Title: Re: Multiply two QWORDs
Post by: jj2007 on September 20, 2018, 05:14:22 PM

Quote from: AW on September 20, 2018, 04:39:00 PMThis 32-bit version (*) is the fastest of those that work (i.e. those that produce 128-bit results)

I know one shouldn't feed the troll but for others who follow this thread a reminder of the original post:

Quote from: jj2007 on September 15, 2018, 11:11:11 PM
This pops up sometimes with random number generation: How to multiply two QWORDs?

There might be an exotic case where a 128-bit integer is useful, but almost nobody needs that, therefore the algos that produce QWORD output are perfectly valid for this purpose (and they work also for multiplying a dq 18446744073709551615, except PCLMULQDQ).

Even the "distorted" carry-less PCLMULQDQ is valid for random number generation. And of course, mul rcx also produces a qword, but we are talking 32-bit code here.

Title: Re: Multiply two QWORDs
Post by: aw27 on September 20, 2018, 05:28:59 PM

Quote
There might be an exotic case where a 128-bit integer is useful, but almost nobody needs that

Everything you can't manage is exotic. One thing I am sure, nobody needs the crapware you drop here.

Quote
And of course, mul rcx also produces a qword,

It does not (do you need a link to learn about mul?), that's why I congratulated nidud. Sort of Colombo egg, he found it by serendipity after many unsuccessful tries.

Title: Re: Multiply two QWORDs
Post by: jj2007 on September 20, 2018, 06:14:51 PM

Dear José,

In the interest of everybody, please take your pills regularly :icon14:

Quote from: AW on September 18, 2018, 09:39:05 PM
As always, you are a scam artist.

Quote from: AW on September 19, 2018, 03:39:16 PMAmazing serendipity after countless tries and fails! Congratulations! :t

Quote from: AW on September 20, 2018, 05:28:59 PM
Everything you can't manage is exotic. One thing I am sure, nobody needs the crapware you drop here.

Title: Re: Multiply two QWORDs
Post by: hutch-- on September 20, 2018, 06:20:51 PM

Here is a quick play with mulx. This is 64 bit code but apparently it also works in 32 bit but only with 32 bit variables.
....
## Set tasks
a: In the forum thread on multiplying two QWORDs, which instruction does hutch-- experiment with in the last post?
b: In the forum thread, change the passage from "It does not" to "many unsuccessful tries." so that "serendipity" becomes "chance".
The records are not needed for this work.

[Extracted data entries]
....
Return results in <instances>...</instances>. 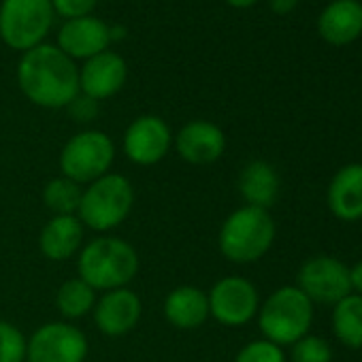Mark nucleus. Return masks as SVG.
Returning a JSON list of instances; mask_svg holds the SVG:
<instances>
[{
	"mask_svg": "<svg viewBox=\"0 0 362 362\" xmlns=\"http://www.w3.org/2000/svg\"><path fill=\"white\" fill-rule=\"evenodd\" d=\"M18 83L30 103L62 109L79 96V69L58 45H39L22 56Z\"/></svg>",
	"mask_w": 362,
	"mask_h": 362,
	"instance_id": "obj_1",
	"label": "nucleus"
},
{
	"mask_svg": "<svg viewBox=\"0 0 362 362\" xmlns=\"http://www.w3.org/2000/svg\"><path fill=\"white\" fill-rule=\"evenodd\" d=\"M136 250L119 237L92 239L79 254L77 273L94 292L126 288L139 273Z\"/></svg>",
	"mask_w": 362,
	"mask_h": 362,
	"instance_id": "obj_2",
	"label": "nucleus"
},
{
	"mask_svg": "<svg viewBox=\"0 0 362 362\" xmlns=\"http://www.w3.org/2000/svg\"><path fill=\"white\" fill-rule=\"evenodd\" d=\"M275 241V222L267 209L241 207L233 211L218 237L220 252L235 264H250L260 260Z\"/></svg>",
	"mask_w": 362,
	"mask_h": 362,
	"instance_id": "obj_3",
	"label": "nucleus"
},
{
	"mask_svg": "<svg viewBox=\"0 0 362 362\" xmlns=\"http://www.w3.org/2000/svg\"><path fill=\"white\" fill-rule=\"evenodd\" d=\"M313 322V303L296 288H277L258 309V326L267 341L284 347L294 345L309 334Z\"/></svg>",
	"mask_w": 362,
	"mask_h": 362,
	"instance_id": "obj_4",
	"label": "nucleus"
},
{
	"mask_svg": "<svg viewBox=\"0 0 362 362\" xmlns=\"http://www.w3.org/2000/svg\"><path fill=\"white\" fill-rule=\"evenodd\" d=\"M134 188L124 175L107 173L88 184L81 197L77 218L81 224L96 233L117 228L132 211Z\"/></svg>",
	"mask_w": 362,
	"mask_h": 362,
	"instance_id": "obj_5",
	"label": "nucleus"
},
{
	"mask_svg": "<svg viewBox=\"0 0 362 362\" xmlns=\"http://www.w3.org/2000/svg\"><path fill=\"white\" fill-rule=\"evenodd\" d=\"M54 22L52 0H3L0 3V39L16 52L43 45Z\"/></svg>",
	"mask_w": 362,
	"mask_h": 362,
	"instance_id": "obj_6",
	"label": "nucleus"
},
{
	"mask_svg": "<svg viewBox=\"0 0 362 362\" xmlns=\"http://www.w3.org/2000/svg\"><path fill=\"white\" fill-rule=\"evenodd\" d=\"M115 160V145L100 130H83L71 136L60 151V170L79 186L92 184L109 173Z\"/></svg>",
	"mask_w": 362,
	"mask_h": 362,
	"instance_id": "obj_7",
	"label": "nucleus"
},
{
	"mask_svg": "<svg viewBox=\"0 0 362 362\" xmlns=\"http://www.w3.org/2000/svg\"><path fill=\"white\" fill-rule=\"evenodd\" d=\"M209 315L230 328L245 326L258 315L260 296L256 286L245 277H224L207 294Z\"/></svg>",
	"mask_w": 362,
	"mask_h": 362,
	"instance_id": "obj_8",
	"label": "nucleus"
},
{
	"mask_svg": "<svg viewBox=\"0 0 362 362\" xmlns=\"http://www.w3.org/2000/svg\"><path fill=\"white\" fill-rule=\"evenodd\" d=\"M296 288L311 303L337 305L341 298L351 294L349 267L332 256L309 258L296 275Z\"/></svg>",
	"mask_w": 362,
	"mask_h": 362,
	"instance_id": "obj_9",
	"label": "nucleus"
},
{
	"mask_svg": "<svg viewBox=\"0 0 362 362\" xmlns=\"http://www.w3.org/2000/svg\"><path fill=\"white\" fill-rule=\"evenodd\" d=\"M88 339L69 322H47L28 339L26 362H86Z\"/></svg>",
	"mask_w": 362,
	"mask_h": 362,
	"instance_id": "obj_10",
	"label": "nucleus"
},
{
	"mask_svg": "<svg viewBox=\"0 0 362 362\" xmlns=\"http://www.w3.org/2000/svg\"><path fill=\"white\" fill-rule=\"evenodd\" d=\"M173 145L168 124L158 115L136 117L124 134V153L132 164L153 166L162 162Z\"/></svg>",
	"mask_w": 362,
	"mask_h": 362,
	"instance_id": "obj_11",
	"label": "nucleus"
},
{
	"mask_svg": "<svg viewBox=\"0 0 362 362\" xmlns=\"http://www.w3.org/2000/svg\"><path fill=\"white\" fill-rule=\"evenodd\" d=\"M175 149L179 158L188 164H214L226 151V134L214 122L194 119L181 126V130L175 136Z\"/></svg>",
	"mask_w": 362,
	"mask_h": 362,
	"instance_id": "obj_12",
	"label": "nucleus"
},
{
	"mask_svg": "<svg viewBox=\"0 0 362 362\" xmlns=\"http://www.w3.org/2000/svg\"><path fill=\"white\" fill-rule=\"evenodd\" d=\"M128 79L126 60L115 52H103L83 62L79 69V92L92 100H107L115 96Z\"/></svg>",
	"mask_w": 362,
	"mask_h": 362,
	"instance_id": "obj_13",
	"label": "nucleus"
},
{
	"mask_svg": "<svg viewBox=\"0 0 362 362\" xmlns=\"http://www.w3.org/2000/svg\"><path fill=\"white\" fill-rule=\"evenodd\" d=\"M111 41V26H107L103 20L94 16L66 20L58 33V47L71 60H90L107 52Z\"/></svg>",
	"mask_w": 362,
	"mask_h": 362,
	"instance_id": "obj_14",
	"label": "nucleus"
},
{
	"mask_svg": "<svg viewBox=\"0 0 362 362\" xmlns=\"http://www.w3.org/2000/svg\"><path fill=\"white\" fill-rule=\"evenodd\" d=\"M141 313L143 303L128 288L105 292L94 305V322L98 330L107 337H124L134 330L141 320Z\"/></svg>",
	"mask_w": 362,
	"mask_h": 362,
	"instance_id": "obj_15",
	"label": "nucleus"
},
{
	"mask_svg": "<svg viewBox=\"0 0 362 362\" xmlns=\"http://www.w3.org/2000/svg\"><path fill=\"white\" fill-rule=\"evenodd\" d=\"M326 201L330 214L343 222L362 218V164H347L334 173Z\"/></svg>",
	"mask_w": 362,
	"mask_h": 362,
	"instance_id": "obj_16",
	"label": "nucleus"
},
{
	"mask_svg": "<svg viewBox=\"0 0 362 362\" xmlns=\"http://www.w3.org/2000/svg\"><path fill=\"white\" fill-rule=\"evenodd\" d=\"M164 317L179 330L201 328L209 317L207 292L197 286H177L164 298Z\"/></svg>",
	"mask_w": 362,
	"mask_h": 362,
	"instance_id": "obj_17",
	"label": "nucleus"
},
{
	"mask_svg": "<svg viewBox=\"0 0 362 362\" xmlns=\"http://www.w3.org/2000/svg\"><path fill=\"white\" fill-rule=\"evenodd\" d=\"M83 235L86 226L77 216H54L41 230V254L54 262H64L79 252Z\"/></svg>",
	"mask_w": 362,
	"mask_h": 362,
	"instance_id": "obj_18",
	"label": "nucleus"
},
{
	"mask_svg": "<svg viewBox=\"0 0 362 362\" xmlns=\"http://www.w3.org/2000/svg\"><path fill=\"white\" fill-rule=\"evenodd\" d=\"M317 30L330 45H347L356 41L362 33V5L358 0H334L322 11Z\"/></svg>",
	"mask_w": 362,
	"mask_h": 362,
	"instance_id": "obj_19",
	"label": "nucleus"
},
{
	"mask_svg": "<svg viewBox=\"0 0 362 362\" xmlns=\"http://www.w3.org/2000/svg\"><path fill=\"white\" fill-rule=\"evenodd\" d=\"M239 192L247 207L267 209L277 201L279 194V175L262 160L250 162L239 175Z\"/></svg>",
	"mask_w": 362,
	"mask_h": 362,
	"instance_id": "obj_20",
	"label": "nucleus"
},
{
	"mask_svg": "<svg viewBox=\"0 0 362 362\" xmlns=\"http://www.w3.org/2000/svg\"><path fill=\"white\" fill-rule=\"evenodd\" d=\"M332 332L345 347H362V296L351 292L334 305Z\"/></svg>",
	"mask_w": 362,
	"mask_h": 362,
	"instance_id": "obj_21",
	"label": "nucleus"
},
{
	"mask_svg": "<svg viewBox=\"0 0 362 362\" xmlns=\"http://www.w3.org/2000/svg\"><path fill=\"white\" fill-rule=\"evenodd\" d=\"M96 292L79 277L66 279L56 292V307L66 320H79L94 311Z\"/></svg>",
	"mask_w": 362,
	"mask_h": 362,
	"instance_id": "obj_22",
	"label": "nucleus"
},
{
	"mask_svg": "<svg viewBox=\"0 0 362 362\" xmlns=\"http://www.w3.org/2000/svg\"><path fill=\"white\" fill-rule=\"evenodd\" d=\"M81 197H83V188L77 181L64 175L47 181V186L43 190V203L54 216H77Z\"/></svg>",
	"mask_w": 362,
	"mask_h": 362,
	"instance_id": "obj_23",
	"label": "nucleus"
},
{
	"mask_svg": "<svg viewBox=\"0 0 362 362\" xmlns=\"http://www.w3.org/2000/svg\"><path fill=\"white\" fill-rule=\"evenodd\" d=\"M28 356V339L24 332L7 322L0 320V362H26Z\"/></svg>",
	"mask_w": 362,
	"mask_h": 362,
	"instance_id": "obj_24",
	"label": "nucleus"
},
{
	"mask_svg": "<svg viewBox=\"0 0 362 362\" xmlns=\"http://www.w3.org/2000/svg\"><path fill=\"white\" fill-rule=\"evenodd\" d=\"M292 362H332V347L324 337L305 334L292 345Z\"/></svg>",
	"mask_w": 362,
	"mask_h": 362,
	"instance_id": "obj_25",
	"label": "nucleus"
},
{
	"mask_svg": "<svg viewBox=\"0 0 362 362\" xmlns=\"http://www.w3.org/2000/svg\"><path fill=\"white\" fill-rule=\"evenodd\" d=\"M235 362H286V354L279 345L267 339H258L241 347Z\"/></svg>",
	"mask_w": 362,
	"mask_h": 362,
	"instance_id": "obj_26",
	"label": "nucleus"
},
{
	"mask_svg": "<svg viewBox=\"0 0 362 362\" xmlns=\"http://www.w3.org/2000/svg\"><path fill=\"white\" fill-rule=\"evenodd\" d=\"M98 0H52V7L58 16L64 20H77V18H88L96 9Z\"/></svg>",
	"mask_w": 362,
	"mask_h": 362,
	"instance_id": "obj_27",
	"label": "nucleus"
},
{
	"mask_svg": "<svg viewBox=\"0 0 362 362\" xmlns=\"http://www.w3.org/2000/svg\"><path fill=\"white\" fill-rule=\"evenodd\" d=\"M69 111H71V115H73L75 119H79V122H90V119L96 117L98 107H96V100L88 98V96H83V94L79 92V96L69 105Z\"/></svg>",
	"mask_w": 362,
	"mask_h": 362,
	"instance_id": "obj_28",
	"label": "nucleus"
},
{
	"mask_svg": "<svg viewBox=\"0 0 362 362\" xmlns=\"http://www.w3.org/2000/svg\"><path fill=\"white\" fill-rule=\"evenodd\" d=\"M269 5H271V11L277 13V16H288L296 9L298 5V0H269Z\"/></svg>",
	"mask_w": 362,
	"mask_h": 362,
	"instance_id": "obj_29",
	"label": "nucleus"
},
{
	"mask_svg": "<svg viewBox=\"0 0 362 362\" xmlns=\"http://www.w3.org/2000/svg\"><path fill=\"white\" fill-rule=\"evenodd\" d=\"M349 284H351L354 294L362 296V260L356 262V264L349 269Z\"/></svg>",
	"mask_w": 362,
	"mask_h": 362,
	"instance_id": "obj_30",
	"label": "nucleus"
},
{
	"mask_svg": "<svg viewBox=\"0 0 362 362\" xmlns=\"http://www.w3.org/2000/svg\"><path fill=\"white\" fill-rule=\"evenodd\" d=\"M226 3H228L230 7H235V9H247V7L256 5L258 0H226Z\"/></svg>",
	"mask_w": 362,
	"mask_h": 362,
	"instance_id": "obj_31",
	"label": "nucleus"
}]
</instances>
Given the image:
....
## Results for the exercise
a: mulx

b:
It does not (do you need a link to learn about mul?), that's why I congratulated nidud. Sort of Colombo egg, he found it by chance after many unsuccessful tries.